Un film di Pier Paolo Pasolini. Con Enrique Irazoqui, Margherita Caruso, Susanna Pasolini, Marcello Morante, Mario Socrate, Settimio Di Porto, Otello Sestili, Ferruccio Nuzzo, Giacomo Morante,Giorgio Agamben, Ninetto Davoli, Paola Tedesco Religioso, b/n durata 142' min. - Italia 1964.
Il film ripercorre i momenti salienti del Vangelo: l'annunciazione, i Magi, la fuga in Egitto, la strage degli Innocenti, Gesù nel deserto, la guarigione del lebbroso, il discorso della montagna, la morte del Battista, la moltiplicazione dei pani e dei pesci, l'ingresso in Gerusalemme, la passione, la resurrezione.

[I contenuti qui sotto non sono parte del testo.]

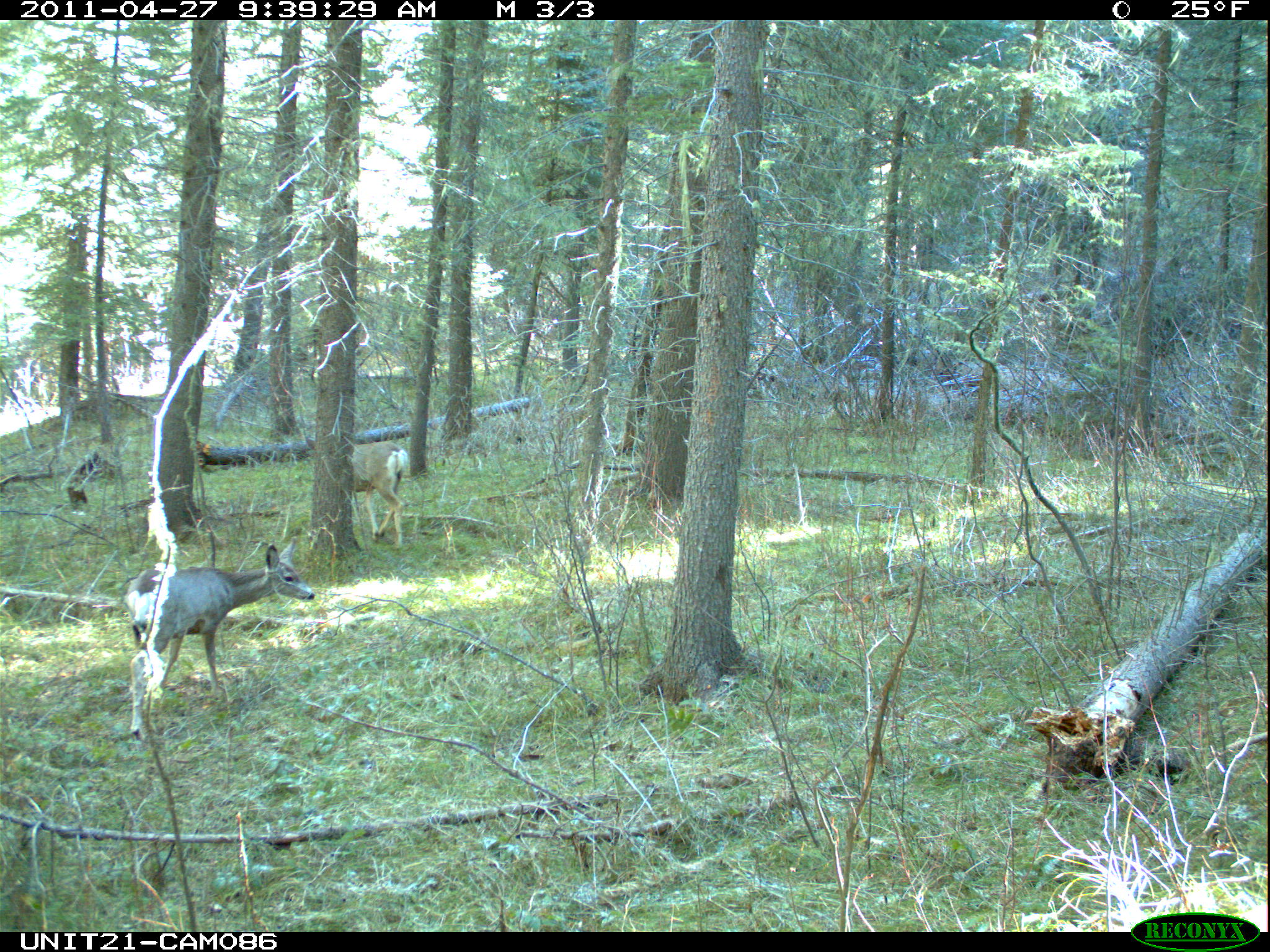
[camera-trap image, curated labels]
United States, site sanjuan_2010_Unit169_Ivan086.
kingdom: Animalia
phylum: Chordata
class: Mammalia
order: Artiodactyla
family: Cervidae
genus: Odocoileus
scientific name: Odocoileus hemionus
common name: mule deer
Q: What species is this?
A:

In anni dominati dall'iconografia cinematografica hollywoodiana e dalle sue ricostruzioni bibliche spettacolari, Pasolini impose questo film straordinario per fedeltà letterale al Vangelo, interpretato da attori non professionisti, girato a Matera e altrove, con una colonna sonora raffinatissima elaborata insieme a Morricone e un uso della camera sospeso tra rapidità documentaristica e distanza monumentale. Gran premio della giuria a Venezia. Dedicato alla cara, lieta e familiare memoria di Giovanni XXIII, è un film che con il suo sincretismo formale, la scabra luminosità, i rapporti pittorici ispirativi, la molteplicità delle forma, e i riferimenti concreti al Terzo Mondo (che non è qui più e soltanto preistoria) , ma anche con le sue apparenti contraddizioni latenti che sono poi la sua forza maggiore, raggiunge una forte tonalità epico-religiosa (il Morandini), oscillando tra un viscerale e profondo “fervore” che potremmo definire “cristiano” e un sentito, autentico furore anche di denuncia contro i mali endemici del mondo e delle società (l’ipocrisia, l’inganno, i soprusi dell’uomo sull’uomo), delle sofferenze laceranti che essi determinano (le urla dei ladroni quando i chiodi penetrano nelle mani, le convulsioni di Maria ai piedi della croce), che si estrinseca alla fine in un sentimento “accusatorio” di odio e disprezzo verso i potenti ed ogni forma di sopraffazione. Emozionante e bello come nessun altro film che sia stato tratto dai Vangeli, è – lo ripeto ancora una volta – una “rappresentazione” laica della Passione che mette in evidenza l’umanità più che la divinità di un Gesùpugnace, medievale, carico di tristezza e di solitudine, o, per meglio dire ancora, citando ciò che ha scritto Alessandro Bencivenni, Trionfo quasi perfetto del tipico manierismo pasoliniano, impasto raffinato di grigi e di bianchi (straordinaria la fotografia di Tonino Delli Colli e fondamentale l’utilizzo delle riprese mediante l’uso della cinepresa a spalla manovrata dallo stesso Pasolini) aggregazione convulsa di gesti e di parole, di furori e di ieratiche solennità, esposizione di languori estatici (il volto di Maria giovane, il battesimo) e di tremende violenze (il discorso della montagna, la crocifissione), Il Vangelo secondo Matteo entra con pieno diritto nel gruppo sparuto degli autentici film “religiosi”.